A Polícia Federal e o Ministério Público do Estado do Espírito Santo, por meio do Grupo de Atuação Especial de Combate ao Crime Organizado (Gaeco-Central), em decorrência das ações realizadas no Fórum de Combate à Corrupção no Espírito Santo (Focco-ES), deflagraram nesta sexta-feira, 19/07 a Operação Endosso, com o objetivo de desarticular suposto esquema criminoso voltado à prática de “Rachid” praticado por um vereador do município de Vila Velha.

A operação contou com a participação de 20 Policiais Federais.
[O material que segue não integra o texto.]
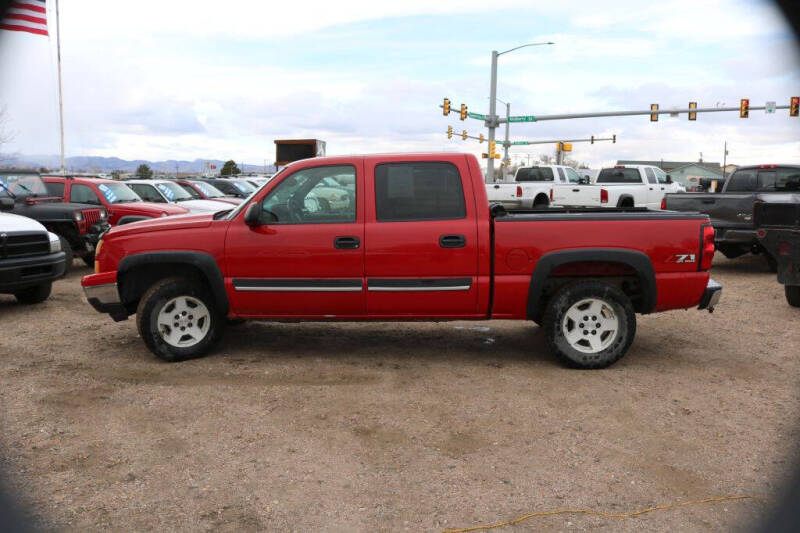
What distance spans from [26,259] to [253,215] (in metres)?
4.24

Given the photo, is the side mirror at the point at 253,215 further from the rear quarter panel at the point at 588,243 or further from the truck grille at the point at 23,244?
the truck grille at the point at 23,244

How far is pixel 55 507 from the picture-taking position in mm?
3229

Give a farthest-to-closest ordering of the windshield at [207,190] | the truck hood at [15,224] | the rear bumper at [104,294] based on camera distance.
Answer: the windshield at [207,190]
the truck hood at [15,224]
the rear bumper at [104,294]

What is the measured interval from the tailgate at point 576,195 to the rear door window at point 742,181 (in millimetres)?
6587

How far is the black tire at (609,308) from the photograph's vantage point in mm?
5668

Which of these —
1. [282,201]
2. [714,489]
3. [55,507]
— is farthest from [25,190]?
[714,489]

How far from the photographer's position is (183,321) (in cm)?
601

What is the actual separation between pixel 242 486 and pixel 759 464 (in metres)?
2.93

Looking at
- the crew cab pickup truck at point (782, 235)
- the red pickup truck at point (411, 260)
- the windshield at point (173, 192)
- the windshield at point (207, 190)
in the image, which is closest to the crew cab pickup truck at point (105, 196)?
the windshield at point (173, 192)

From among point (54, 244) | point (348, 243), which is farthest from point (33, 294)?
point (348, 243)

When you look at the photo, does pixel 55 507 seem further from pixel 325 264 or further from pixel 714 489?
pixel 714 489

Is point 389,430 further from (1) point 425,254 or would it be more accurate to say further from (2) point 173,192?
(2) point 173,192

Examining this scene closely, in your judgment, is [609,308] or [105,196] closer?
[609,308]

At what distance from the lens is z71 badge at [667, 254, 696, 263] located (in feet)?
18.5
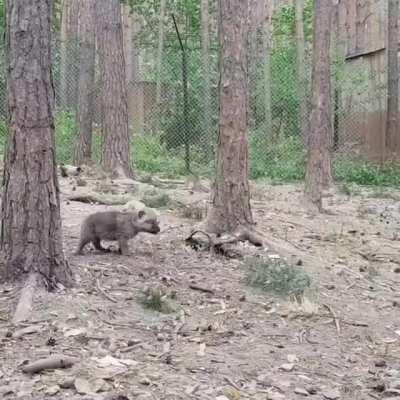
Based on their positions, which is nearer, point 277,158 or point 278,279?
point 278,279

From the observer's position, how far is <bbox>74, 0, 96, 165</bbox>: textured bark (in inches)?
523

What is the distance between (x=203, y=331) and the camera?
4.89 meters

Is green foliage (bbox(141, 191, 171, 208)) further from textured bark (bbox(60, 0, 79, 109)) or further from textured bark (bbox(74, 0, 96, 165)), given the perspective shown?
textured bark (bbox(60, 0, 79, 109))

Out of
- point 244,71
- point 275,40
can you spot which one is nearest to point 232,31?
point 244,71

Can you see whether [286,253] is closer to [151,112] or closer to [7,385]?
[7,385]

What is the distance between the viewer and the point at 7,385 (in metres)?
3.66

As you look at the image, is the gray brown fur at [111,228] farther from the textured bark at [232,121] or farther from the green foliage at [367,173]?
the green foliage at [367,173]

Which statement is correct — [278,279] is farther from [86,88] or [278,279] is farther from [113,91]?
[86,88]

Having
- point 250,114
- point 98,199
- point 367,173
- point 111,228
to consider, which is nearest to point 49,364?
point 111,228

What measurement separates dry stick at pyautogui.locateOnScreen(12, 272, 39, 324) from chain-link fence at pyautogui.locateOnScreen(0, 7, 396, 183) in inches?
357

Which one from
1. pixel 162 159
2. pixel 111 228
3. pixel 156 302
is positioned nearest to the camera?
pixel 156 302

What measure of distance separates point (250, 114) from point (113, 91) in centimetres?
703

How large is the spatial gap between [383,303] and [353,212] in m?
4.55

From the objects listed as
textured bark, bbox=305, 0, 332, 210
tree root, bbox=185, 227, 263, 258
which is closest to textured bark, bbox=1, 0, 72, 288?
tree root, bbox=185, 227, 263, 258
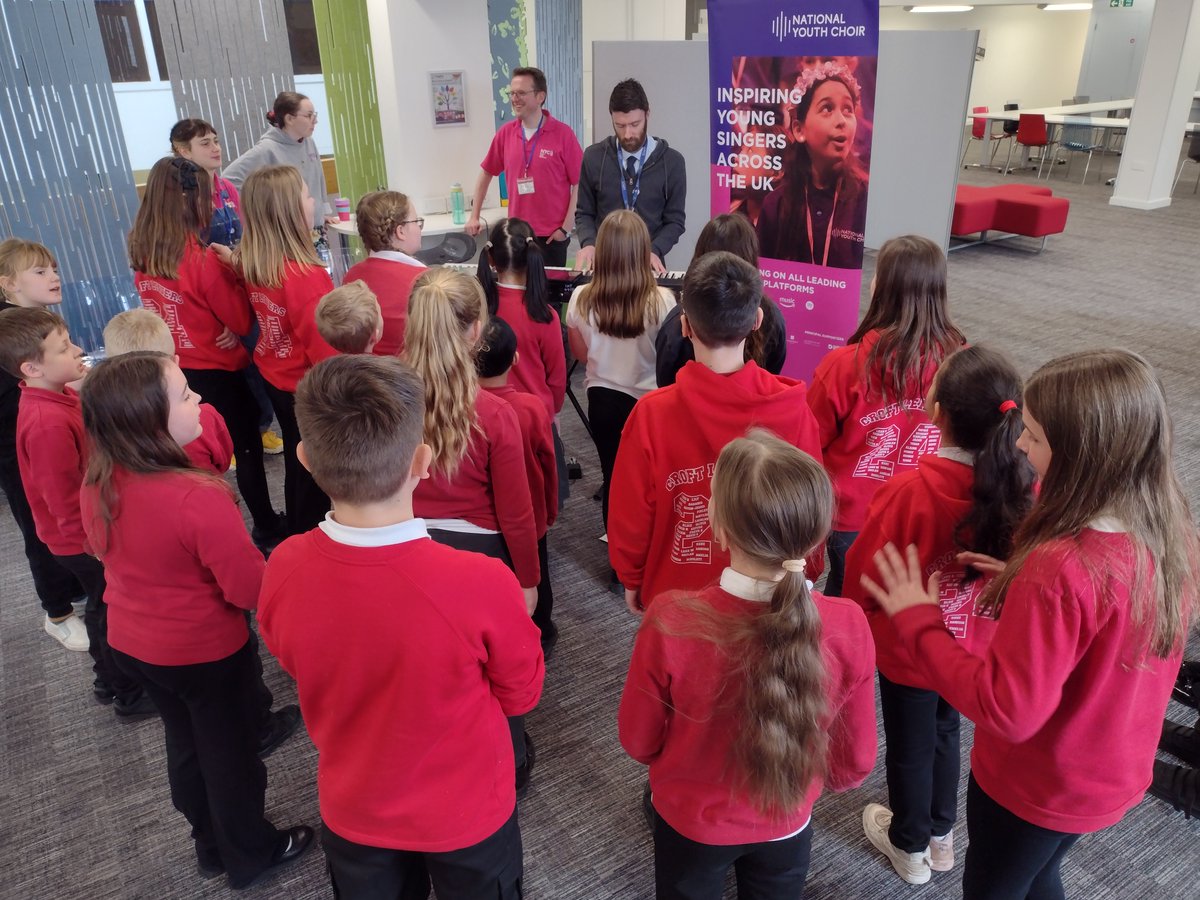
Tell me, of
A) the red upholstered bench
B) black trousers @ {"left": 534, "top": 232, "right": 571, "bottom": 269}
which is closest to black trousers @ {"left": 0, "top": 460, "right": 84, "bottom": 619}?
black trousers @ {"left": 534, "top": 232, "right": 571, "bottom": 269}

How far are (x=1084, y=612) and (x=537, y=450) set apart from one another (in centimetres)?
148

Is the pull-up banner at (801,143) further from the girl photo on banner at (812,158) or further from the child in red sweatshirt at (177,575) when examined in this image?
the child in red sweatshirt at (177,575)

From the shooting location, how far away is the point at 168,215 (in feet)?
→ 9.24

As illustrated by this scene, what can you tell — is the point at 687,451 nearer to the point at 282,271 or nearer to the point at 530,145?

Foram cumpridos cinco mandados de busca e apreensão em Vila Velha e Viana, em residências dos envolvidos no esquema.

Entenda o caso
Os elementos colhidos na investigação indicam que assessores devolviam parte da remuneração que recebiam da Câmara Municipal de Vila Velha para o vereador que os indicou.

Os repasses eram realizados por meio de saques de contas bancárias dos assessores acompanhados de imediatos depósitos em contas de terceiros, além da conta de uma empresa do vereador. A identidade dos envolvidos será preservada tendo em vista que as investigações continuam sob sigilo.

Crimes investigados
Os investigados poderão responder pelos crimes de concussão (art. 316 do Código Penal Brasileiro) e Lavagem de Dinheiro (art. 1º da Lei 9.613/98). As penas somadas poderão alcançar de 4 a 14 anos de reclusão.

Código Penal Brasileiro:
Concussão
Art. 316 – Exigir, para si ou para outrem, direta ou indiretamente, ainda que fora da função ou antes de assumi-la, mas em razão dela, vantagem indevida:
Pena – reclusão, de 2 (dois) a 8 (oito) anos, e multa

Lei 9.613/1998:
Art. 1º. Ocultar ou dissimular a natureza, origem, localização, disposição, movimentação ou propriedade de bens, direitos ou valores provenientes, direta ou indiretamente, de infração penal:
Pena – Reclusão, de 2 (dois) a 6 (seis) anos, e multa.